Having stage 4 breast cancer and focusing on your treatment is hard enough.
But cancer can also be expensive. Where do you turn when even the cost of healthy food is too much?
When Natasha Bhalla was diagnosed with hormone receptor-positive breast cancer, she worried about how to pay for groceries, among many other things. She didn’t have a personal computer for digital access to her treatment plan and to telemedicine appointments with her doctors.
Like approximately half of people with cancer, Natasha, 44, is coping with the financial toxicity — or economic burdens — associated with a cancer diagnosis and treatment. That proportion is even higher for patients younger than 40, those whose cancer has spread, and people who are Black or Hispanic.
From Caretaker to Being Cared For
Cancer upended Natasha’s life. She is a natural caretaker. A first-generation American living in Queens, New York, Natasha spends much of her time with her family, including her parents and younger sister.
Natasha’s parents, who moved when they were 18 from New Delhi, India, to New York to seek better opportunities, are retired and now live in New Jersey.
Natasha, who has worked for a company in the beauty industry for 17 years, helps her parents with finances, which makes her own medical bills even more challenging. And now it’s Natasha who needs care.
“Culturally, I was taught to be very independent,” she says. “So asking for help has been a learning thing for me.”
Finding Comfort in MSK
Natasha is being treated by breast oncologist Serena Wong, MD, after being diagnosed in 2015 at another institution.
When she became a patient at MSK, Natasha’s care team recognized her financial burdens right away and connected her with MSK’s Immigrant Health and Cancer Disparities (IHCD) program, which encompasses many services. Led by Francesca Gany, MD, MS, the program’s mission is to eliminate inequalities in cancer care among immigrants and underserved populations.
Natasha met Jana Abumusallam, a research project associate from the program, during an appointment at MSK Monmouth, and the two have developed a special relationship.
“Jana has gone out of her way to be so helpful,” Natasha says. “She’s amazing.”
Closing the Gap on Inequalities in Health and Cancer
“We want to help people with whatever they need, whether it be food, interpretation services, or tech,” Jana says. “When people worry about basic necessities, they can’t focus on medical treatment.”
After the patient describes their needs, they’re connected with the right resources through a program called the Integrated Cancer Care Access Network (ICCAN). Natasha was supported with these services:
Not everyone has a computer or smart device to connect with providers, view lab results, and fill out key health portal information on MyMSK. Patients also need to attend telemedicine appointments.
Through the Access to Telehealth for Underserved Breast Cancer Patients (AcT) program, Natasha got a laptop so she can have those key telemedicine visits on a personal device, rather than a work computer.
“It’s uncomfortable sometimes to use my work laptop for that kind of stuff,” she says.
As any person with cancer knows, a healthy diet is essential. Natasha tries to eat an organic and plant-based diet, which can be expensive. To help, IHCD has provided nutritious food through its Food to Overcome Outcome Disparities (FOOD) program, which includes 14 pantries and partnerships with several community organizations.

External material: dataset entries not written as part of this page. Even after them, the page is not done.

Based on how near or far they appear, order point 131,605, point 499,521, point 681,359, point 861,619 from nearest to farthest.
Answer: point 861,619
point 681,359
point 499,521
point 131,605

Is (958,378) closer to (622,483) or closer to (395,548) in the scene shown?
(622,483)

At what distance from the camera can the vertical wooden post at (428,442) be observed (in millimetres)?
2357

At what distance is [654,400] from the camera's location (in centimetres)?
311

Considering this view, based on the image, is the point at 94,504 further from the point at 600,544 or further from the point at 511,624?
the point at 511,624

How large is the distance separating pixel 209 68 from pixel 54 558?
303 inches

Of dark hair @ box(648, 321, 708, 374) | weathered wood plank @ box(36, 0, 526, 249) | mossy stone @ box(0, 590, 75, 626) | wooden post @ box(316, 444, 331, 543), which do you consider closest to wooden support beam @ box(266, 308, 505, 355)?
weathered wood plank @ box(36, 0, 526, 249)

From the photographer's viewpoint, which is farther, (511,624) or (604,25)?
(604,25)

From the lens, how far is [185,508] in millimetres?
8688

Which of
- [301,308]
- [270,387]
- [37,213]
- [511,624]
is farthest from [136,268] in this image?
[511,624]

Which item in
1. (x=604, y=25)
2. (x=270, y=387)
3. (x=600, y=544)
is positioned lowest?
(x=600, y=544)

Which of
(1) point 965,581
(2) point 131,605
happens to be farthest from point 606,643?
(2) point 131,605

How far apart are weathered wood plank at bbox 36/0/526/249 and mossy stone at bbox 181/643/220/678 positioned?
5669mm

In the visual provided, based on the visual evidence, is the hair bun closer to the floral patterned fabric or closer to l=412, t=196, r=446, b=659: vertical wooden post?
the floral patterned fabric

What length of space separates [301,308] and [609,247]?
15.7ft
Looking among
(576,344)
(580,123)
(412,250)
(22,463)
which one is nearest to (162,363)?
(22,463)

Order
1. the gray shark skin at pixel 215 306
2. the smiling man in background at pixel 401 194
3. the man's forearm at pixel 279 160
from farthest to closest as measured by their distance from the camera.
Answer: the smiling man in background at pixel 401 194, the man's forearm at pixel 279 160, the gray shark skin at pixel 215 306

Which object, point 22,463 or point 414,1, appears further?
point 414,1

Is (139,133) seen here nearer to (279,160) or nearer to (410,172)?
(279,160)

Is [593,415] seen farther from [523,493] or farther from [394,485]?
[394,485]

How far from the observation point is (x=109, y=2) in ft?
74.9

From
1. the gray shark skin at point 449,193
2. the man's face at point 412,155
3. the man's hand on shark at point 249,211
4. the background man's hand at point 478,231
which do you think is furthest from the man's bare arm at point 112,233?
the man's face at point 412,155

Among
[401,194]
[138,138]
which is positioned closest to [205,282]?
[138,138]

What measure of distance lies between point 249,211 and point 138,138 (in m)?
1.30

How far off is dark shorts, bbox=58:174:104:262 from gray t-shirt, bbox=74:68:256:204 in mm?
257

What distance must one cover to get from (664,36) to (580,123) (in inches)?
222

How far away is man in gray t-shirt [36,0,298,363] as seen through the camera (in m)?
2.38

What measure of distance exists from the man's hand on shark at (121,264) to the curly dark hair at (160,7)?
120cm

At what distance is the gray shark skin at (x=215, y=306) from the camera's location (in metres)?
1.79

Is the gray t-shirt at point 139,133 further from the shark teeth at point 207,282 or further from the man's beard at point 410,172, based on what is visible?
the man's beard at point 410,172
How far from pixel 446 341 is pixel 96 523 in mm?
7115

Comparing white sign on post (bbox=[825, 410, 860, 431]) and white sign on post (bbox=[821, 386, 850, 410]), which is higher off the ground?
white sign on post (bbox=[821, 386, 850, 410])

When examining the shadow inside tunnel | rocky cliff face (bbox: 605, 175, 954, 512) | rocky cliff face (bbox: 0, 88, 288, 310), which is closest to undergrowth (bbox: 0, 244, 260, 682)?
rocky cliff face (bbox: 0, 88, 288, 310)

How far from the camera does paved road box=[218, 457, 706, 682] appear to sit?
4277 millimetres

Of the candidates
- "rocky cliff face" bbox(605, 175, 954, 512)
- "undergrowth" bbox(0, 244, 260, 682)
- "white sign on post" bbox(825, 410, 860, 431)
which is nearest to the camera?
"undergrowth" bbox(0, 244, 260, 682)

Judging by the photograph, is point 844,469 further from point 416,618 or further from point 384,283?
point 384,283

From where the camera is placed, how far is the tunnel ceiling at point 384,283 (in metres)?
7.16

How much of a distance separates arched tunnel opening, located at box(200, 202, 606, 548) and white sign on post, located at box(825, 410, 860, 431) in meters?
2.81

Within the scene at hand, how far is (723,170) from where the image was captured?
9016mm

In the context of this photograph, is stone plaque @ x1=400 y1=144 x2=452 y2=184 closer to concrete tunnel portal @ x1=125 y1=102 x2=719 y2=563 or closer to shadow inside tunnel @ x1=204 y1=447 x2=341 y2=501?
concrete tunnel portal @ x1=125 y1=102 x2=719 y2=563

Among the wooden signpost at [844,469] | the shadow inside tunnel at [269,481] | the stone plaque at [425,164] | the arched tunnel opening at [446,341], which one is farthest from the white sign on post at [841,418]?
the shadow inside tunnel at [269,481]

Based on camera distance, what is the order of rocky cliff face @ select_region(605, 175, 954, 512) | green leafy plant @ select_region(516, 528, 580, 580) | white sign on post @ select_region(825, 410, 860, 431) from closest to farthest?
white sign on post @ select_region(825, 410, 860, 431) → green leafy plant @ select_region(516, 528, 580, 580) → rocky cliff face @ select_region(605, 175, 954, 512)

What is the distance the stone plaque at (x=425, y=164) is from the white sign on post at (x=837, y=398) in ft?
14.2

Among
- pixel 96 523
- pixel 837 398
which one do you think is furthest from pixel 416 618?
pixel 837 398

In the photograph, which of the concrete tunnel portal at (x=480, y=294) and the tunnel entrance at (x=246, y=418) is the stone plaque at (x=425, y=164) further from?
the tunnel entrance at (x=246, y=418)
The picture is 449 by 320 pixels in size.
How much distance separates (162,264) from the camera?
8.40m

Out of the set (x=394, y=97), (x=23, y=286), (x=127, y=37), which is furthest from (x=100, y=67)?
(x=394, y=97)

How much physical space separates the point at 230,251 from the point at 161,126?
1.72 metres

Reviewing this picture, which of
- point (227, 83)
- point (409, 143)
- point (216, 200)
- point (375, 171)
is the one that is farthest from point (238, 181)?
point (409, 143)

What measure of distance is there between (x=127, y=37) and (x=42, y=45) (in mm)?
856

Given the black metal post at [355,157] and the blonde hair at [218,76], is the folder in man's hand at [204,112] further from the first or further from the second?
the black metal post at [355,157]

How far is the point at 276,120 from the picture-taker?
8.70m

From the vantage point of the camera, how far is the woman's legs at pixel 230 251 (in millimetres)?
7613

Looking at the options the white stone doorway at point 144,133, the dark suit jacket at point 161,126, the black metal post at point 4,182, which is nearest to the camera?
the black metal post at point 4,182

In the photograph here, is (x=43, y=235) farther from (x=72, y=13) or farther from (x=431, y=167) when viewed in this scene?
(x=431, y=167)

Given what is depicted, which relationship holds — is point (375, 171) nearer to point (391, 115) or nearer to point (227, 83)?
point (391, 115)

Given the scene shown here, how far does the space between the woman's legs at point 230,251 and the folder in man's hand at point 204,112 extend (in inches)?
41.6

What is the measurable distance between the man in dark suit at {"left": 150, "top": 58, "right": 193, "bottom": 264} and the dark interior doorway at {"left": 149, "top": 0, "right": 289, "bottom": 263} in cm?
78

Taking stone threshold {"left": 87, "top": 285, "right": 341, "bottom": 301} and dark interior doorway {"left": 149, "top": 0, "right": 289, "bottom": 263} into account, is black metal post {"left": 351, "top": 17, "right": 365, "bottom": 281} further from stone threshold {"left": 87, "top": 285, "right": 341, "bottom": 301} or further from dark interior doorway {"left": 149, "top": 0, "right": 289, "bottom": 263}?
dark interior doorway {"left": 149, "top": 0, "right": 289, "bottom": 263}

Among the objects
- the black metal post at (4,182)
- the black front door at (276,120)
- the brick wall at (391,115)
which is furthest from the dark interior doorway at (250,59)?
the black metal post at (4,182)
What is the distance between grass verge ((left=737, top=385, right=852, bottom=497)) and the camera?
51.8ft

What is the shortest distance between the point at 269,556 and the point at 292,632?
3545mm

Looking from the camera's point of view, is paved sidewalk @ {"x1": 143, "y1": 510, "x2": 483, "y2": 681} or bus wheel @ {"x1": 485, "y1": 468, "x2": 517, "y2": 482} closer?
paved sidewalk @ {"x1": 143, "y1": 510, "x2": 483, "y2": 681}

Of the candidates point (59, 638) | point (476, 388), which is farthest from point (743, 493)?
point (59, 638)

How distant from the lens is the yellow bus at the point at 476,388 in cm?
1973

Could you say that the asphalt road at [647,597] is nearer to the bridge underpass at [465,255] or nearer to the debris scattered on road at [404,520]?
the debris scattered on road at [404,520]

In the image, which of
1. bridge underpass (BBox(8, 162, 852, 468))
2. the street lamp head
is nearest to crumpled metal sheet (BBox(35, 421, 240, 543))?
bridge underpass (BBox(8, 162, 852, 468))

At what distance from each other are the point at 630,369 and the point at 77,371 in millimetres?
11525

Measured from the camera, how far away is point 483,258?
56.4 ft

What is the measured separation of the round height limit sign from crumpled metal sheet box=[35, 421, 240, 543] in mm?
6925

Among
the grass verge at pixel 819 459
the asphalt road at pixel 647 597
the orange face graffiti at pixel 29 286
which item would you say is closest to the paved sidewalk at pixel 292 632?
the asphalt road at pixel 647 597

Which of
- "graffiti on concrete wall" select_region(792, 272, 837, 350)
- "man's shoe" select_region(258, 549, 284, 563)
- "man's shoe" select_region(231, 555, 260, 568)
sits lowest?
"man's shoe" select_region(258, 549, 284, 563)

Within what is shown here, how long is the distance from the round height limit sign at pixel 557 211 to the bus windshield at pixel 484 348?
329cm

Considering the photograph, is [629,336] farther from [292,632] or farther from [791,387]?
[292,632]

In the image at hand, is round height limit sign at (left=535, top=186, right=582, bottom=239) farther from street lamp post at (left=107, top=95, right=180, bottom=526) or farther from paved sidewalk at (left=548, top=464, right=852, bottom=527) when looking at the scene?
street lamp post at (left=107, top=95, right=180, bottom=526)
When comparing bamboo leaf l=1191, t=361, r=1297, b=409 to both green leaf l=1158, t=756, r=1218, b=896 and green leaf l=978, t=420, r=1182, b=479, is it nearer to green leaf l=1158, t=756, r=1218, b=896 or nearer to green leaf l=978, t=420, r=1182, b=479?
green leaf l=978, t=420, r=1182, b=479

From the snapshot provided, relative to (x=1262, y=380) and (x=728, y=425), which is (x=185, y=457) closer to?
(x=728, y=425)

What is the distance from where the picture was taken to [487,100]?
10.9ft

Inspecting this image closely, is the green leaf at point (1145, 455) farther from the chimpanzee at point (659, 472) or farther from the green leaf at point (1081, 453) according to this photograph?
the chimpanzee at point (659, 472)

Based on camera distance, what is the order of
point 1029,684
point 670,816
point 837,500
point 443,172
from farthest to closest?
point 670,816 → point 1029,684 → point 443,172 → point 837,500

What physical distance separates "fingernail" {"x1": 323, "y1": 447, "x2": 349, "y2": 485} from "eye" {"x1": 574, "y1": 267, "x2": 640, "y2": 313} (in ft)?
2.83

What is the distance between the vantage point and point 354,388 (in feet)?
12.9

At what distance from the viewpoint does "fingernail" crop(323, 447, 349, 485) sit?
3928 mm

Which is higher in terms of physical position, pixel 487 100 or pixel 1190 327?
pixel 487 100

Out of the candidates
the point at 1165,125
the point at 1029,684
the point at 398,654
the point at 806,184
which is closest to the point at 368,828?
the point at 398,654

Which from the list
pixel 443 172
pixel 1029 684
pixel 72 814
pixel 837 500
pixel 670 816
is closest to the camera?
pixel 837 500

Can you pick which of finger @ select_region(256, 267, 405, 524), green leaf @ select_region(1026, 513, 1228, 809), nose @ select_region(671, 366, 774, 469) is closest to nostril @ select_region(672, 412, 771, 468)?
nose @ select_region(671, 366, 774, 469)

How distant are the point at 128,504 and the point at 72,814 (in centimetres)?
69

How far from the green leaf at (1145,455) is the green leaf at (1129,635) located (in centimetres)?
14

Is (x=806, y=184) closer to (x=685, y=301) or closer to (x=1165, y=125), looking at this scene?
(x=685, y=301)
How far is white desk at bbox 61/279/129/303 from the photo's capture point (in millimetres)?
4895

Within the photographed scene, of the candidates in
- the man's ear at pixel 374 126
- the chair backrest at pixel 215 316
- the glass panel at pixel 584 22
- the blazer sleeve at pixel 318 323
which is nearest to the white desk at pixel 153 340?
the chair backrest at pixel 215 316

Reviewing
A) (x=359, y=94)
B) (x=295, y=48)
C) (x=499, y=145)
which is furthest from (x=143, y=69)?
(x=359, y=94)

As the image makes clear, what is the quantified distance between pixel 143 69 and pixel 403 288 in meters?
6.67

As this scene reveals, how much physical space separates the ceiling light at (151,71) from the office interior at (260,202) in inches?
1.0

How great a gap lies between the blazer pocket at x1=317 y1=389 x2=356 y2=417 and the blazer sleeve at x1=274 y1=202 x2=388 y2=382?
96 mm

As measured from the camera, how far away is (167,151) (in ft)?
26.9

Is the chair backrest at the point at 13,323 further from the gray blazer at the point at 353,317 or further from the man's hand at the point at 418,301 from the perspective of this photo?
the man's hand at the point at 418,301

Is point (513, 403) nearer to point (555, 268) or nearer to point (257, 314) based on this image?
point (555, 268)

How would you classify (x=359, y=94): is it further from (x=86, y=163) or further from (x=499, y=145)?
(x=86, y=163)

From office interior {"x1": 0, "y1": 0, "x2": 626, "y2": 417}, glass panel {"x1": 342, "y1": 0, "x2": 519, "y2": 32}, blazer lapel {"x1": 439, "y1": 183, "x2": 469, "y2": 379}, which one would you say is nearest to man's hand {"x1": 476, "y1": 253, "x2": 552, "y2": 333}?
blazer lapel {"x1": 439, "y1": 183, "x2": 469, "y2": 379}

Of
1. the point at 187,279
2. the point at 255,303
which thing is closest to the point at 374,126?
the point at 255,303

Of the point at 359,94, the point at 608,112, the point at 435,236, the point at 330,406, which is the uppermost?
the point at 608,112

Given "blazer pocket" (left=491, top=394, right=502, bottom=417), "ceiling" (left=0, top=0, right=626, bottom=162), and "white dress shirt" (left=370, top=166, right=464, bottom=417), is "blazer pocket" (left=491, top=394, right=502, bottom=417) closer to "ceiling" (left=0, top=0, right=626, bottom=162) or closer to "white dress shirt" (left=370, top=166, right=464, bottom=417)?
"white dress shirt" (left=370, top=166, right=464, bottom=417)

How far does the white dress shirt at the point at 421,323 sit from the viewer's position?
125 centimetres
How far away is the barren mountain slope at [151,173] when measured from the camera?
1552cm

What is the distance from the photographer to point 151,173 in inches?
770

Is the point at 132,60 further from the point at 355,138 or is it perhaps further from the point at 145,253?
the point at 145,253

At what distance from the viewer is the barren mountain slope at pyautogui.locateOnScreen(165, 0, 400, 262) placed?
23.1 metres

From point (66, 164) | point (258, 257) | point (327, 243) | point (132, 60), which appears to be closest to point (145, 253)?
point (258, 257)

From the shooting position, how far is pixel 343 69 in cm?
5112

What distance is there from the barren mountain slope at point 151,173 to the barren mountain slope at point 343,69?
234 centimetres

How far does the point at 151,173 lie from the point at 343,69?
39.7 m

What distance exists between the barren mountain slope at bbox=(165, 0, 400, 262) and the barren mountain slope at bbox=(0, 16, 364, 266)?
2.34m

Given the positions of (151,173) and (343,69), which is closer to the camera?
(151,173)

“Our goal is to provide access to nutritious and culturally appropriate food and provide a patients’ choices as much as we can,” says Claudia Ayash, MPH, Associate Director of IHCD. For example, people can choose their favorite type of greens, beans, or milk.
During the worst of the pandemic, Jana personally delivered food to Natasha from the pantry — just one example of care teams going above and beyond to reach patients in need.
Applying for Grants
The service also helps connect people to outside groups to apply for financial grants.
Jana recognizes that patients need help knowing what resources might be available to them. “We let people know eligibility criteria and can help submit grants on their behalf,” she says.
Natasha wants to share what she’s learned with others. She often tells people diagnosed with cancer to be proactive about doing research and ask a lot of questions.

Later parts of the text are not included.